Billionaires wax lyrical for coal

Billionaires wax lyrical for coal

Big Paul Uder, as he likes to be called, is a representative of Billionaires for Coal. Due to a mix-up in paper work he was unable to deliver his speech at last weeks Forbes 500 Conference. This is it.

I was going to start my speech with ‘it’s wonderful to be among friends’, but that was for the Forbes CEOs. I didn’t expect to be standing out here with you hippies. You see I’m supposed to be across the road at the Forbes conference being held at the Four Seasons, but apparently something was wrong with our paperwork. My name is Uder. Paul Uder. My friends call me ‘Big Paul Uder’. I’m representing the ‘Billionaires for Coal’, a grassroots network of corporate polluters, lobbyists, decadent heiresses, CEOs, and other winners under Liberal and Labor’s economic policies.

I’m joined today by my colleagues, Tyke Oon and Col Berner. Some other members had to give apologies including Anne T Green, Phil T Rich and Baronessa Pink Fluff. We also have members inside the conference including my good friend Twiggy Forrest.

We sincerely welcome the world’s billionaires to Sydney. We are looking forward to catching up with Twiggy, Carlos (Slim), Steve (Forbes) and the others to discuss the urgent questions facing us as a tiny, filthy rich minority. How can we best use the crisis facing humanity to squeeze more profit out of the people for those of us who really deserve it? After all, who are these 99.9 per cent and why do they matter?

Look at Carlos Slim for example, who I’ll catching for a cuppa later on this afternoon. With his personal fortune of US$53.5 billion, he could personally fund Australia’s transition to 100% renewable energy within 10 years, from his back pocket! But no, Carlos has his priorities right. He’s not going to allow silly things like a ‘safe planet’, ‘clean air’ and ‘drinkable water’ get in the way of his next yacht or Hummer. That would truly be ridiculous!

Times are tough; it’s survival of the richest out there. We can’t let the impending climate disaster distract us from the main game. I mean, how many species do you really need? We all know wealth is health, and the wealth gap just isn’t big enough. The Forbes gathering is about making sure we leave no billionaire behind.

With representatives on every important boardroom, we will stop at nothing to ensure governments continue to put profit over the ‘needs’ of people and the planet.

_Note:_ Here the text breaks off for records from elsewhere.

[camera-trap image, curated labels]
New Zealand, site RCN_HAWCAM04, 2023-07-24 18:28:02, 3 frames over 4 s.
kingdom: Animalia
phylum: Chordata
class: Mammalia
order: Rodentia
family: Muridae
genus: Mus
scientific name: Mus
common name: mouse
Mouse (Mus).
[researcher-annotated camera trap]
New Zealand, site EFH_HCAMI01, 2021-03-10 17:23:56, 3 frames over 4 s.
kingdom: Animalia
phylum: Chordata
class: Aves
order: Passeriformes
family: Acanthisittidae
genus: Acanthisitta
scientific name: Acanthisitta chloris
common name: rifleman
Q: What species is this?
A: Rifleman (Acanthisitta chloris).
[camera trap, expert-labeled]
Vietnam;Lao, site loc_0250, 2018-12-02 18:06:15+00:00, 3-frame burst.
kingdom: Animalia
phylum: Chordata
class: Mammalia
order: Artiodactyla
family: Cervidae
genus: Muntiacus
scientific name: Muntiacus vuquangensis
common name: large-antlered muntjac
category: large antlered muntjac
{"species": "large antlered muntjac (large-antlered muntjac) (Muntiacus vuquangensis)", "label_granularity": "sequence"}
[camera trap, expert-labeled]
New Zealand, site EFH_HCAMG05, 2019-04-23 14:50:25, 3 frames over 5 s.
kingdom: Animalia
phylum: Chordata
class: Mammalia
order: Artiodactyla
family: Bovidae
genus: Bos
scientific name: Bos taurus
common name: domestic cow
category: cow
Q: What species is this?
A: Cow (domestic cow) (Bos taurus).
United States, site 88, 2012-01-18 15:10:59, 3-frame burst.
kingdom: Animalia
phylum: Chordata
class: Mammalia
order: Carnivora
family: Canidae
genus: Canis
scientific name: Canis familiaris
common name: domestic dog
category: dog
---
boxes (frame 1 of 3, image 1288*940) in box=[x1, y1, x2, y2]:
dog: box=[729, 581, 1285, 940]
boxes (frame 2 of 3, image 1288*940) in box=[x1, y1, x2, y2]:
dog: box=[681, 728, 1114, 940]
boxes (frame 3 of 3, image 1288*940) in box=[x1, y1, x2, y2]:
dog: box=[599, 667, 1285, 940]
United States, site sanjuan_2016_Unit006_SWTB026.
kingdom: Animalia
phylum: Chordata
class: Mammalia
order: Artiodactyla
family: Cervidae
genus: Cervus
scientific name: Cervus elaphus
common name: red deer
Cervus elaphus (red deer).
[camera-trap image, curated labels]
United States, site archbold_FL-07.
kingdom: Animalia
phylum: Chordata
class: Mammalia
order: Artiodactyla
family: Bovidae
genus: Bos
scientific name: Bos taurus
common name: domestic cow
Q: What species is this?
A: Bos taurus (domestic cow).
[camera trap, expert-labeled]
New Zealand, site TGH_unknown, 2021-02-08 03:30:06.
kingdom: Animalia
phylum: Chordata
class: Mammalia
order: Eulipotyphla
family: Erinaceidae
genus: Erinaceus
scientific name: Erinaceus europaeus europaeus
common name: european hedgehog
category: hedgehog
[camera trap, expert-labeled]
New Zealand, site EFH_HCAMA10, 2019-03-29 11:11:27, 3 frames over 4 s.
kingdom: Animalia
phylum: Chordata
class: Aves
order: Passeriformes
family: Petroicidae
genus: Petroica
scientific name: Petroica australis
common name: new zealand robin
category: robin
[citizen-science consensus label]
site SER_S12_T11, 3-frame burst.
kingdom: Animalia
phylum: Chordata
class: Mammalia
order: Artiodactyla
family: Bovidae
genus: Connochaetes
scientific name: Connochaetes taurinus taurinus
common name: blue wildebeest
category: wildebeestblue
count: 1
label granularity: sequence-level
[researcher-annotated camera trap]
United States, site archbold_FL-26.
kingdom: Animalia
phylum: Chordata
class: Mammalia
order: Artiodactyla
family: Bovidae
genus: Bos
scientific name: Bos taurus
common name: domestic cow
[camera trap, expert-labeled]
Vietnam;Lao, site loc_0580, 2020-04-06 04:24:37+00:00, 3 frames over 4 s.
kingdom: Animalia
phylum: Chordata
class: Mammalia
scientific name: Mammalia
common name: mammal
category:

After all, we know a good Prime Minister when we buy one.

Twiggy should receive an achievement award for his role in thwarting Rudd’s mining tax. At least our Julia seems to understand that taxes aren’t for everyone. Where was Twiggy supposed to come up with that money anyway? He might lose his spot on the Forbes rich list for god’s sake!

People out there sometimes think we don’t care about them. But we certainly do: we’d like to sincerely thank the people for paying our fair share.

So in conclusion, we welcome the Forbes 400. We salute you and your persistent efforts to put our profits ahead of everyone and everything, including this quaint little planet. We’ve already pledged to buy another planet should this one fail, and will continue to provide the fuel – black gold – for your global economic, ‘master mariner’, corporate pirate ambitions. HUZZAH!!!